This is one of those recipes that you find and get so excited about after baking and devouring BECAUSE…it is soooooo easy to put together and SOOOOOO good! When I think of Chicken Fajitas, I imagine a lot of prep work and standing by the stove cooking, stirring and adding seasoning. Something that has to be done right before you sit down and eat. THIS recipe has you do all the prep and then throw it in the oven for 30ish minutes so that when your kids need you, which ALWAYS happens to be the 30 minutes before super starts (at least in my home), you can give them all the attention they need! I put this together in the afternoon and refrigerated it before putting it in the oven. I can’t see why you can’t even put this together a whole day ahead of you wanted! The flavor was so good! Just pull out some tortilla shells, sour cream and lettuce if you have it. Cheese and avocado if you want, and you got your family a meal!
Thank you to Jodie from Eatin’ on the Cheap for this recipe and beautiful photo! The aroma of the fajita mixture was smelling too good and forgot to take one of my own.
Baked Chicken Fajitas
2 boneless, skinless chicken breasts, cut into strips
1 - 15 oz can diced tomatoes, drained
1 - 4 oz can diced green chilies (I omitted because I didn’t have any in the house which turned out great but would add next time to give it a try)

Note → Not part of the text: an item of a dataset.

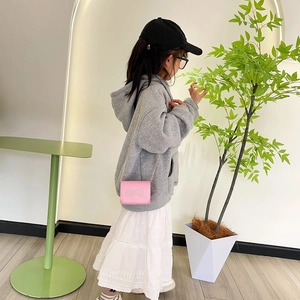 Pink girl's mini crossbody bag with pearl bow decoration and golden chain strap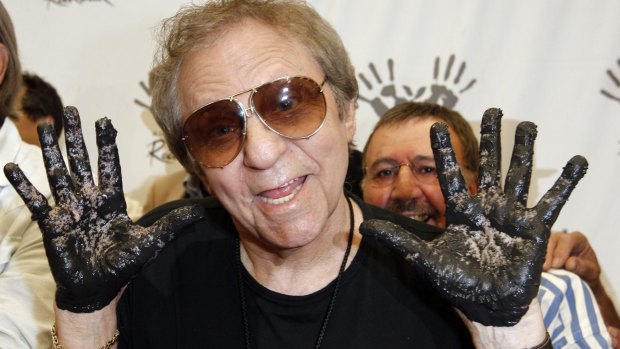Hal Blaine holds up his hands covered in cement after an induction ceremony for Hollywood's RockWalk.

1/2 medium onion, sliced thin
1/2 green bell pepper, seeded and sliced thin
1/2 red/yellow/orange bell pepper, seeded and sliced thin
2 T extra virgin olive oil (or whatever you have in the kitchen)
2 t. chili powder
2 t. cumin
1/2 t. garlic powder
1/2 t. dried oregano
1/4 t. salt
flour tortillas, lettuce, avocado, cheese, sour cream, etc. to serve
Preheat the oven to 400 degrees. Grease a medium to large baking dish (between a 8×8 and 9×13). Mix together chicken, tomatoes, chilies, peppers, and onions in the dish.
In a small bowl combine the oil and spices. Drizzle the spice mixture over the chicken and toss to coat.
Bake uncovered for 30 minutes or until chicken is cooked through and the vegetables are tender. Serve with warmed tortillas and other toppings of your choice.